COLORADO3D- Help Webpage

General description

COLORADO-3D is a www-server for protein models evaluation. Several different methods for testing 3D models are used, i.e. VERIFY3D, PROSAII, ANOLEA, PROVE. The residue depth, a parameter proposed by S. Chakravarty and R. Varadarajan as a useful for the analysis of protein structure and stability, was also implemented.

While PROVE is the method that assess protein structure acording to its stereochemical property, namely to the regularity (or irregularity) of the atom volume, Verify3D, ProsaII and ANOLEA are based on the inverse folding approach and evaluate the environment of each residue in a model with respect to the expected environment as found in the high resolution X-ray strutures. Verify3D operates on the "3D-1D profile" of a protein structure, which includes the statistical preferences for the following criteria: the area of the residue that is buried, the fraction of side-chain area that is covered by polar atoms (oxygen and nitrogen) and the local secondary structure. For structures determined by X-ray crystallography, the default option in VERIFY3D is to assess the compatibility of each amino acid residue with the local 3D structure by averaging the 3D-1D score in a window of 21 residues. For protein models we recommend the use of shorter window (5-11 residues). PROSAII relies on empirical energy potentials derived from the pairwise interactions observed in well defined protein structures. This program is more stringent than VERIFY3D, and while regions with small structural errors (such as imperfect pairing of hydrogen bonds in the neighboring beta-strands or poor geometry that does not allow to form a proper salt bridge) can be often acceptable for VERIFY3D (and colored green to light blue by COLORADO3D), PROSAII tends to pin them down and consequently COLORADO3D would highlight them in red. The score reported on ANOLEA combines a pairwise distance-dependent non-local energy term with an accessible surface energy term. It was reported that ANOLEA can identify bona fide errors in models, which were positively validated by VERIFY3D and PROSAII.

Inputing data into program

Program accepts as an input file in the pdb format. Optionally an user can submit the alignment file (together with the pdb file). On the basis of the provided protein sequences there will be created the additional models of the considered protein (by the use of the SCWRL program).

Program sends as an output the PDB-file, with the temperture (B-factor) values replaced by the scores of the assessment method. All the scores are scaled- the well-scored fragments get values between 0.00 and 10.00 (the best value is 0.00), the regions identified as the worst achives values around 90 (the worst value is 99.99). We recommend the use of the visualization program for the analysis of the obtained results. Either the SPDBV or the RasMol can be applied. The well-scored fragments will be coloured in blue and the low-scored protein fragments will be seen as the red/orange ones.


The COLORADO-3D tool operates on the Protein Data Bank (PDB)-formatted files. The file should begin either with the "HEADER" or the "COMPND" record and should be terminated by "END" or "TER" lines. Only the coordinates represented in the ATOM records are taken into account (HETATM records, for instance selenomethionyl residues are ignored!). Other lines, such as REMARK will be ignored too.
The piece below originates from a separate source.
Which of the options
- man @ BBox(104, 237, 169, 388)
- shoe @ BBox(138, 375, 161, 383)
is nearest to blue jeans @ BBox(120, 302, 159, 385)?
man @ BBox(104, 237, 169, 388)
The example file can be downloaded here


References

J. M. Sasin, J. M. Bujnicki (2004) COLORADO3D, a web server for the visual analysis of protein structures, Nucleic Acids Res.; 32(Web Server issue):W586-9

F. Melo, E. Feytmans (1998) Assessing Protein Structures with a Non-local Atomic Interaction Energy, J. Mol. Biol., 227, 1141-1152.

F. S. Domingues et al. (2002) Assessing Progress in Structure Prediction, J. Phys. IV

M. J. Sippl (1993) Recognition of errors in three-dimensional structures of proteins, Proteins, 17(4):355-62

M. J. Sippl (1993) Boltzmann's principle, knowledge-based mean fields and protein folding. An approach to the computational determination of protein structures, J. Comput. Aided Mol. Des., 7(4):473-501

R. Luthy (1992) Assessment of protein models with three-dimensional profiles, Nature, 356(6364):83-5

S. Chakravarty, R. Varadarajan (1999) Residue depth: a novel parameter for the analysis of protein structure and stability, Structure, 7:723-732

N. Guex, M. C. Peitsch (1997) SWISS-MODEL and the Swiss-PdbViewer: An environment for comparative protein modeling, Electrophoresis 18, 2714-2723.